Imagine being at a large, crowded concert. Everyone is screaming and singing along to the music. You turn to your significant other and say how awesome the concert is. Even though you’re right next to each other, you can barely hear one another.
The people around you and the band playing is called the noise floor. That is what would be the ambient noise for the duration of the concert.
You would have to speak above the noise floor for your partner to hear and understand what you’re saying. The difference between your voice and the noise floor is what SNR is.
It’s important to know that the receiving person not only HEAR you but also UNDERSTAND. This is comparable to saying a wireless radio has signal, but can’t demodulate a signal from an access point. The device radio must be able to demodulate in order to understand the bits.
Signal-To-Noise Ratio
SNR stands for Signal-to-Noise Ratio. SNR is a comparison of the signal to the background noise or otherwise known as noise floor. In fact, it’s not actually a ratio at all.

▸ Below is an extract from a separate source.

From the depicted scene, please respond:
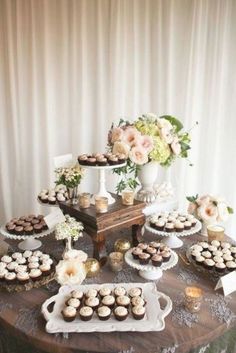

If the signal level is near the noise floor level then we witness data corruption. Not only is this bad for the sending and receiving radio, but also for surrounding radios (clients). The sender, such as an access point, will need to retransmit the frames back to the receiver because of data corruption. This is more known as retry rates.
A large retry rate decreases throughput. Everyone gets less airtime because of those retransmissions. Thus the wireless network appears slow, if not unusable. Frame retry rates as high as or above 15% should be looked into. And this could be a result of interference from neighboring access points, large number of clients, microwave ovens, bluetooth headsets, and other interferers.
Ideally, you want to aim for a higher SNR. I’d say 20 dB or greater is good SNR. Greater than 40 dB is even better!
Recommended minimum SNR for data is 18 dB and for voice over wifi it is 25 dB. As more interference is introduced, the SNR decreases because it raises the noise floor.